### Provided data:

※ ※ ※

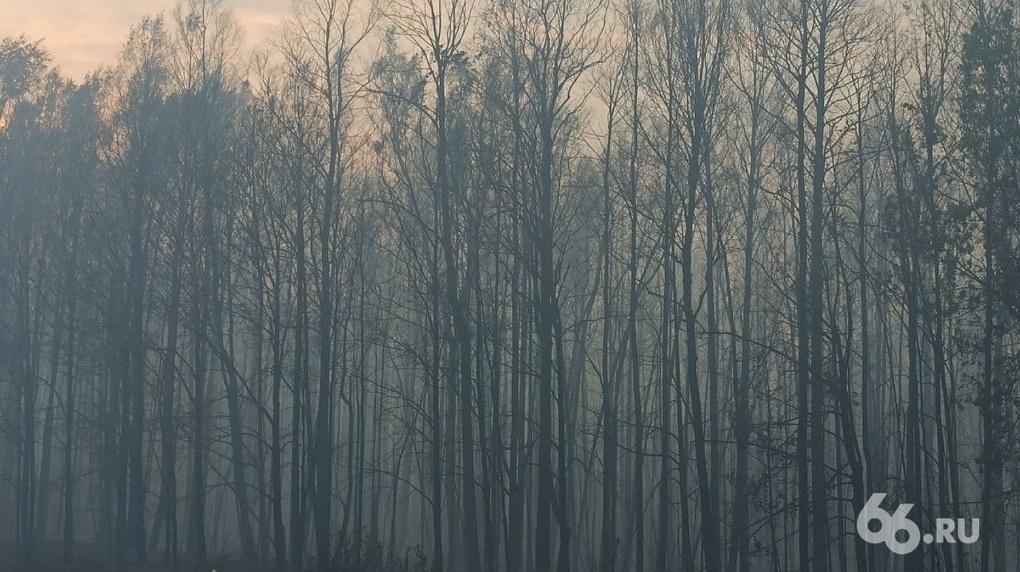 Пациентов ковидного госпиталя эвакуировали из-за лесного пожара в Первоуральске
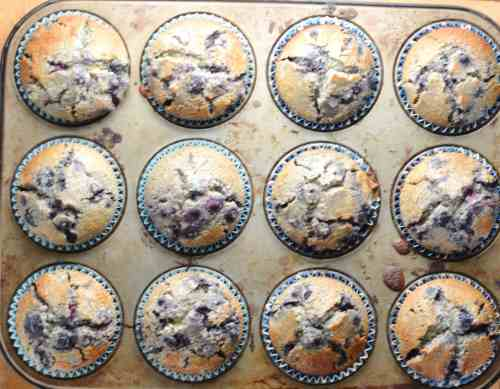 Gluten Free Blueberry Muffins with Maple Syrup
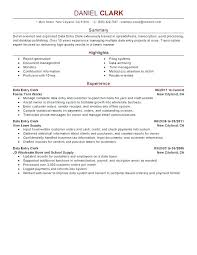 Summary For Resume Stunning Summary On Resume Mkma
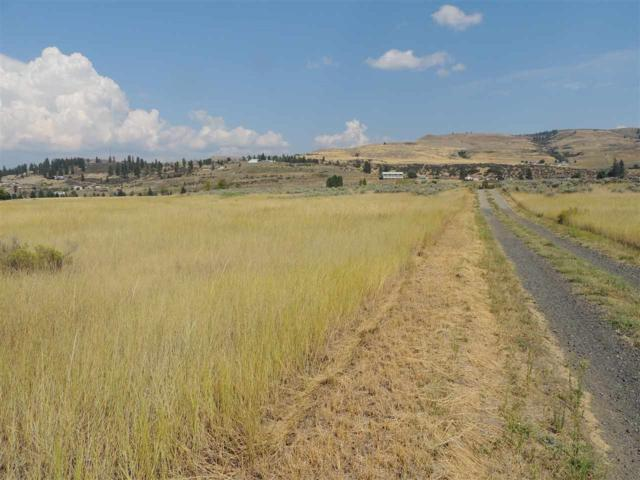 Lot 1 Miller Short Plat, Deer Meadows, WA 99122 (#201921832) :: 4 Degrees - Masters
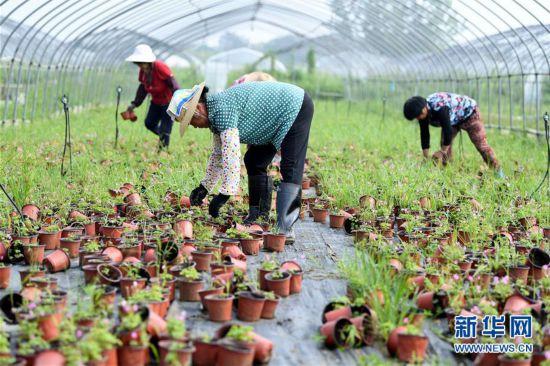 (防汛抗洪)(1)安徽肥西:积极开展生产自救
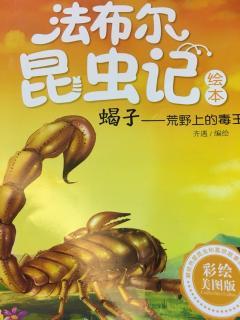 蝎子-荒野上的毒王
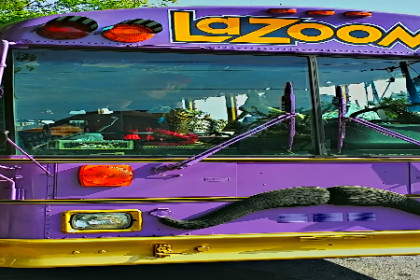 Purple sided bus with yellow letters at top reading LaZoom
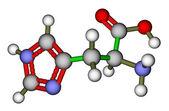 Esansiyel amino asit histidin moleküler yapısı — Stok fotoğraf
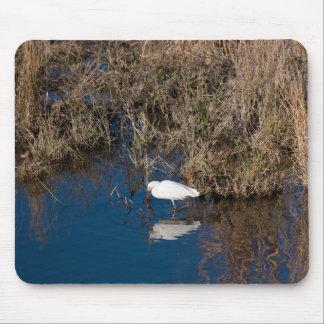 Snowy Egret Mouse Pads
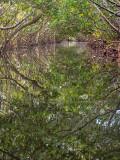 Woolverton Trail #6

※ ※ ※

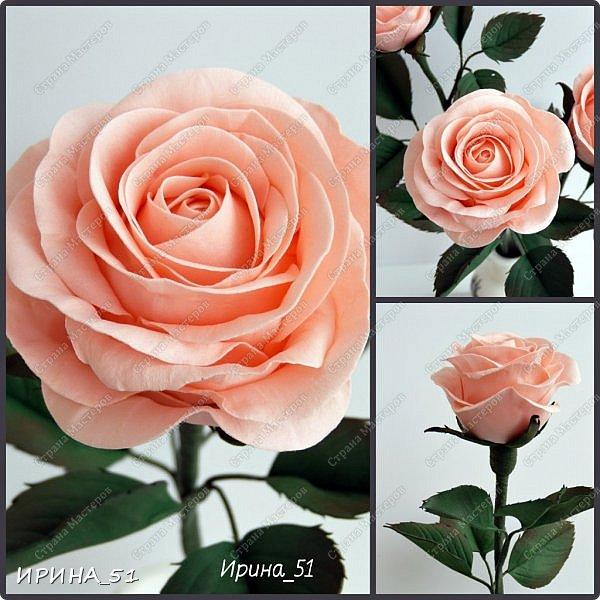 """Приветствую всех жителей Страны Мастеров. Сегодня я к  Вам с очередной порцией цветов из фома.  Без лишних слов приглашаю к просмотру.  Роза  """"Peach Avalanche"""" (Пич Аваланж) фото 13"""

※ ※ ※

### What you have to do:
An exact transcription is needed of the lines from the one with "Lot 1 Miller" to the one with "Woolverton Trail #6" above, both ends included, with pictures left out.

### Solution below:
 Lot 1 Miller Short Plat, Deer Meadows, WA 99122 (#201921832) :: 4 Degrees - Masters
 (防汛抗洪)(1)安徽肥西:积极开展生产自救
 蝎子-荒野上的毒王
 Purple sided bus with yellow letters at top reading LaZoom
 Esansiyel amino asit histidin moleküler yapısı — Stok fotoğraf
 Snowy Egret Mouse Pads
 Woolverton Trail #6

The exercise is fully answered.